Posted by: adriana at December 21, 2005 03:03 PM

Mr. Bauman is one of them immoral amoralists that this world is full of.

Posted by: Isaac at December 21, 2005 03:47 PM

Let them play!!! Let them play!!! Let them play!!!

Posted by: TheOne at December 21, 2005 04:04 PM

Let them play........in their own playground-

And you are not the one...NEO is the one-

Posted by: nurian at December 21, 2005 04:18 PM

lincoln diaz balart was on dan lebetards show yesterday.. prior to the show i sent an email to dan (hes been on this topic for a while now) and mentioned how the cuban soccer team got in to play in the gold cup with no problems.. lebetard said he would mention it to lincoln.. well, he did.. lincolns answer was "i wasnt even aware that had happened" basically, because he is a baseball fan, and didnt pay attention to soccer.. anyways, lincoln isnt sounding too sure that it will stick.. some are using the "it may affect future olympic bids" to get it overturned, but he also mentioned that there maybe a push to get cubans outside of cuba to field a team.. looks like this story has a few more chapters..
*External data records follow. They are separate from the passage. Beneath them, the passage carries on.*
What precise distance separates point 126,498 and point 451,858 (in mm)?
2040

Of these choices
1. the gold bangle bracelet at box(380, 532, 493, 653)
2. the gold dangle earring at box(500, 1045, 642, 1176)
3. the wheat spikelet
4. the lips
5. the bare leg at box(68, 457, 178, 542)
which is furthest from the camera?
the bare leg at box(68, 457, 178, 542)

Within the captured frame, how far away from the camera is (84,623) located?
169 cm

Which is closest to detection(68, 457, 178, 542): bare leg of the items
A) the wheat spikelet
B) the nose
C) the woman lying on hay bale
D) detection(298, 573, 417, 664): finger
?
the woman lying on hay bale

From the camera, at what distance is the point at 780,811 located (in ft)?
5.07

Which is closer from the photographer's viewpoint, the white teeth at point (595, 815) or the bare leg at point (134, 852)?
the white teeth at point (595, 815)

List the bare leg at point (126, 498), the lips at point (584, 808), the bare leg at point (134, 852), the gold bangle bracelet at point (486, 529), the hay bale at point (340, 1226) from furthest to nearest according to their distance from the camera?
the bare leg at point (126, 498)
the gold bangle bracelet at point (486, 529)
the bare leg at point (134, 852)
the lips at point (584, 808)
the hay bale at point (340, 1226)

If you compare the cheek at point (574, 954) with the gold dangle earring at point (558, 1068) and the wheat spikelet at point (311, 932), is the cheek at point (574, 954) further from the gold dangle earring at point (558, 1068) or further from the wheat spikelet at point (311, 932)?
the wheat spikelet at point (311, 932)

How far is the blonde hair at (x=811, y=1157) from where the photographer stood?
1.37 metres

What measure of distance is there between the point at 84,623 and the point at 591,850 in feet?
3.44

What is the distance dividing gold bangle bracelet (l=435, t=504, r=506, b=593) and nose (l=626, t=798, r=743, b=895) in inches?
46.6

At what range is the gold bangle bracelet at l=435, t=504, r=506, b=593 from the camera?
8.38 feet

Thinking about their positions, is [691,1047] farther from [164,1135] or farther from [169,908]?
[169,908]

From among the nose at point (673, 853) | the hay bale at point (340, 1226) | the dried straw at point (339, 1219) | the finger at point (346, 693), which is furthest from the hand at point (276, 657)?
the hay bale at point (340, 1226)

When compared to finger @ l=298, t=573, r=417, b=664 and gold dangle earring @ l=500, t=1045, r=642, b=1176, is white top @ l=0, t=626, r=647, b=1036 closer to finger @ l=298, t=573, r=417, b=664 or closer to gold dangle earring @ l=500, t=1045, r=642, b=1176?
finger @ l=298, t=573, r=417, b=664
Posted by: daniel at December 22, 2005 01:58 PM

Wouldn't it be better to let them play and turn this into a PR nightmare for castro? I mean the government has flaunted their dominance in Olympic and amateur tournaments for decades and insisted they could compete with the professionals.
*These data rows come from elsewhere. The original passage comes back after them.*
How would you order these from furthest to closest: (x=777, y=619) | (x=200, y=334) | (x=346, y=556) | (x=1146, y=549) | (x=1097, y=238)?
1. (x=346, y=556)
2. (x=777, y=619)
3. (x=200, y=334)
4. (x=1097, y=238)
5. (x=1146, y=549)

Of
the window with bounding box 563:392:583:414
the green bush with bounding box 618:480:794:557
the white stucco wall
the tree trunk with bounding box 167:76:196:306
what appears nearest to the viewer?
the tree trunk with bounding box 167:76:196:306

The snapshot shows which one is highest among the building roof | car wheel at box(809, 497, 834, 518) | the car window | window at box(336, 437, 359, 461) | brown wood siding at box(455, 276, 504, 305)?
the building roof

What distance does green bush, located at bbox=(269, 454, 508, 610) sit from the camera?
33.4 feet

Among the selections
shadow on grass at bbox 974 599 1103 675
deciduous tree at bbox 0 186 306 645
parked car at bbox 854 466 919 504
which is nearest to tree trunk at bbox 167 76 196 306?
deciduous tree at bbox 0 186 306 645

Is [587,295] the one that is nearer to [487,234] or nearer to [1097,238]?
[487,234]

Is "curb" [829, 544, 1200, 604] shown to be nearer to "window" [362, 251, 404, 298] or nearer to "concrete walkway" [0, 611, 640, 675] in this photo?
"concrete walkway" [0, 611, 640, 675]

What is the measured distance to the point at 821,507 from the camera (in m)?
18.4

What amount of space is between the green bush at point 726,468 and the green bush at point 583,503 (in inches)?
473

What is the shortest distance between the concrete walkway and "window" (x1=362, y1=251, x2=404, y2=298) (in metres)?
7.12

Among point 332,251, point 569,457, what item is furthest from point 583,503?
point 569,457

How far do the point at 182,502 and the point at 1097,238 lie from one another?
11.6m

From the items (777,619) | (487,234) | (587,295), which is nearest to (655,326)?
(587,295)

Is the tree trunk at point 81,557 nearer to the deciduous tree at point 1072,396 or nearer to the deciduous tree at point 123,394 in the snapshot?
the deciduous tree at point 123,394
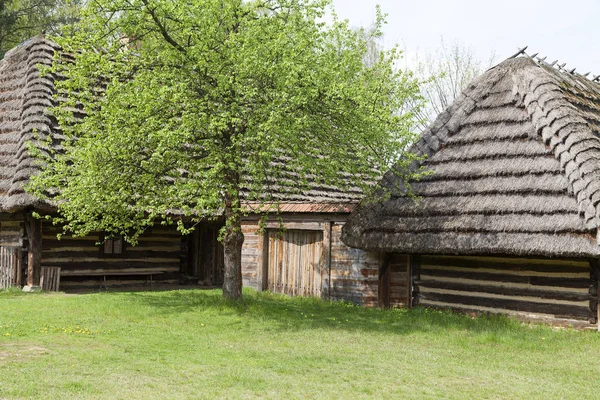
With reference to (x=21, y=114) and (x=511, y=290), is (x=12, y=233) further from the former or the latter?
(x=511, y=290)

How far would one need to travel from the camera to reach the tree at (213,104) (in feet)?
43.8

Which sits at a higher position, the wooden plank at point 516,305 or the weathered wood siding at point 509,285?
the weathered wood siding at point 509,285

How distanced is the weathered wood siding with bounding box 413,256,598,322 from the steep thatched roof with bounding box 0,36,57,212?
9.99 m

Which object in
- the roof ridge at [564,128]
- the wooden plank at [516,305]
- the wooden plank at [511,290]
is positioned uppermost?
the roof ridge at [564,128]

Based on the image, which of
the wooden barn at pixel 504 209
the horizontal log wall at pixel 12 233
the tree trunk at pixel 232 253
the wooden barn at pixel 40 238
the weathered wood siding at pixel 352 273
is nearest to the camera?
the wooden barn at pixel 504 209

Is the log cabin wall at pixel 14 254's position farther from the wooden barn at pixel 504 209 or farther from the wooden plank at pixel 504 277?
the wooden plank at pixel 504 277

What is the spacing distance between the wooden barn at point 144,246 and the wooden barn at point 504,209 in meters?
1.27

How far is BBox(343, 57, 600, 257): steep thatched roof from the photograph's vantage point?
1341cm

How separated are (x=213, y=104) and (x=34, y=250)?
8.10 metres

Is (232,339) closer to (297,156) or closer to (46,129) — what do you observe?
(297,156)

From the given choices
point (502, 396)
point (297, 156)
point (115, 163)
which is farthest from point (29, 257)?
point (502, 396)

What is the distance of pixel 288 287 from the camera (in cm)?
1891

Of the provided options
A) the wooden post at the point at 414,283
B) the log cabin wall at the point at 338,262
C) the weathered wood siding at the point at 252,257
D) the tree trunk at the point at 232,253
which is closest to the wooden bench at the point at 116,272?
the weathered wood siding at the point at 252,257

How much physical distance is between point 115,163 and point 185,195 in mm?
1562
Well, they would be fourth or fifth in this tourney behind the U.S., Puerto Rico, the DR and Venezuela. How would castro spin a fifth place finish in this tourney? He couldn't.

And what about defections. Wouldn't a top player defecting in Puerto Rico or the U.S. do more damage PR-wise then the small amount of money being made from this tourney?

I just feel we (cuban americans) are made to look bad over this, while castro scores another victory.

I thought castro wouldn't be stupid enough to field a team in tourney, but it appears the US has given him an easy excuse.

I wonder if Lincoln even remembers that one of the Cuban soccer players from the Gold Cup defected and is on the verge of playing for the MLS.